Closed Bug 1598342 Opened 6 years ago Closed 5 years ago

TSan: data race nsprpub/pr/src/malloc/prmem.c:476:9 in PR_Free

Categories

(NSPR :: NSPR, defect, P5)

x86_64
Linux
defect

Tracking

(firefox75 fixed)

RESOLVED FIXED
Tracking Status
firefox75 --- fixed

People

(Reporter: decoder, Assigned: decoder)

References

(Blocks 1 open bug)

Details

Attachments

(2 files)

I'm seeing the attached race all over the place when trying to run Mochitests with TSan and it is by far the most frequent failure. I'm not sure if this can cause any actual problems like a hang during thread shutdown, or not.

If I understand correctly (someone should double check this):

  1. There's a thread T54 that is finished with its work and is cleaning up here
  2. The main thread is waiting in pthread_join for T54 to exit
  3. T54 exits and the main thread proceeds
  4. Main thread free()s the control data for T54

And TSan is complaining about a race between steps 1 and 4? Maybe it doesn't know about the join relationship in between? Is there a way to annotate this?
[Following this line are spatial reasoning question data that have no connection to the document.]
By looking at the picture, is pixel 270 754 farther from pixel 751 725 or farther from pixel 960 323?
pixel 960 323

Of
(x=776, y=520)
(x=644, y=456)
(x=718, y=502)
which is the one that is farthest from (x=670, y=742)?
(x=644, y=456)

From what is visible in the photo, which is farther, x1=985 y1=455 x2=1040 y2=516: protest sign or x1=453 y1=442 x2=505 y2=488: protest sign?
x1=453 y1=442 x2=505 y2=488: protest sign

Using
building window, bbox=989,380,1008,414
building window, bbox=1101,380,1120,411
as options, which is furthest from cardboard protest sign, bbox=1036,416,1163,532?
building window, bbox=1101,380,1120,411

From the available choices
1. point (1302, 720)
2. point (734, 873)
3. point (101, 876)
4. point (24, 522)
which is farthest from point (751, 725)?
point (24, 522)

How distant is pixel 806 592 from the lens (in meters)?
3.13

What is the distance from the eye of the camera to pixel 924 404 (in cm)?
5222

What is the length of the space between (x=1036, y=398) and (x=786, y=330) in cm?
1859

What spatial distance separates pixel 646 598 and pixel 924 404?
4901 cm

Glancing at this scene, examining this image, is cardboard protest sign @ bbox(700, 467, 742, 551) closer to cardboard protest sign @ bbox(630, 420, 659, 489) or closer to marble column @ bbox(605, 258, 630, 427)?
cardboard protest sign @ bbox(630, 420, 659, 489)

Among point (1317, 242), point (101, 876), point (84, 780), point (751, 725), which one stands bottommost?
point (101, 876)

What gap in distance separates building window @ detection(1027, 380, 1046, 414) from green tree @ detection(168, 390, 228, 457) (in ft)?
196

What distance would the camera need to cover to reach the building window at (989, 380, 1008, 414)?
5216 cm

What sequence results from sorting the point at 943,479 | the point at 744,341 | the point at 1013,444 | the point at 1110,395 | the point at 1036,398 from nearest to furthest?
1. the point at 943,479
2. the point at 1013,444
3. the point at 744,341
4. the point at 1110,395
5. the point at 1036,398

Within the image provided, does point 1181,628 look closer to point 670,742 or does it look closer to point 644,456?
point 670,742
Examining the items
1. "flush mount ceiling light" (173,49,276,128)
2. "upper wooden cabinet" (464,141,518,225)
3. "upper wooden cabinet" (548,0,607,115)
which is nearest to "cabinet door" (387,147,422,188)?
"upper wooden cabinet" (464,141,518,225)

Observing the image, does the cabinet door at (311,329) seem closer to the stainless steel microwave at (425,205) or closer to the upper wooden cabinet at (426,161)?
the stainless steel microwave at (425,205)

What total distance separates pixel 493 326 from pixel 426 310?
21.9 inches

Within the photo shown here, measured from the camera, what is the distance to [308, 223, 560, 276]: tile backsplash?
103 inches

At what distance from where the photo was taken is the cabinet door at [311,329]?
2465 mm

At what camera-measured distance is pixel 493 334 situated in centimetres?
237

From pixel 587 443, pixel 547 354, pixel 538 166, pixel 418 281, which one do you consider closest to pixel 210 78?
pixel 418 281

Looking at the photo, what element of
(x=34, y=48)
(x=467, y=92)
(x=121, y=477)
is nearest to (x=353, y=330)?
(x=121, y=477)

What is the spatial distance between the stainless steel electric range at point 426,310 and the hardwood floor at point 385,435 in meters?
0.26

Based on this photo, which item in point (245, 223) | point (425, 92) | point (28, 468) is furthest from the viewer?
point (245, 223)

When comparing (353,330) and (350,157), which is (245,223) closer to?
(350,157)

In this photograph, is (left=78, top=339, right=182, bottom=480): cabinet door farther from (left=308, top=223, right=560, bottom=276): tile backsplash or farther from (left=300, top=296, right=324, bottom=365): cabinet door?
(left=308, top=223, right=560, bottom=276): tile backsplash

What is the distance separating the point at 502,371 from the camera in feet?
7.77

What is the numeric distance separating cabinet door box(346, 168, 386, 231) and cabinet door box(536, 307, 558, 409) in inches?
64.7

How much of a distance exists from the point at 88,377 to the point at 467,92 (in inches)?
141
(This is assuming nothing super weird like if there was a mixup of thread ID and we're free() ing the wrong thing)

Blocks: tsan

(In reply to :dmajor from comment #2)

Maybe it doesn't know about the join relationship in between? Is there a way to annotate this?

TSan knows the primitives, it should not be necessary to annotate anything unless we use some kind of lock/sync mechanisms that are not builtin (which we don't, afaik).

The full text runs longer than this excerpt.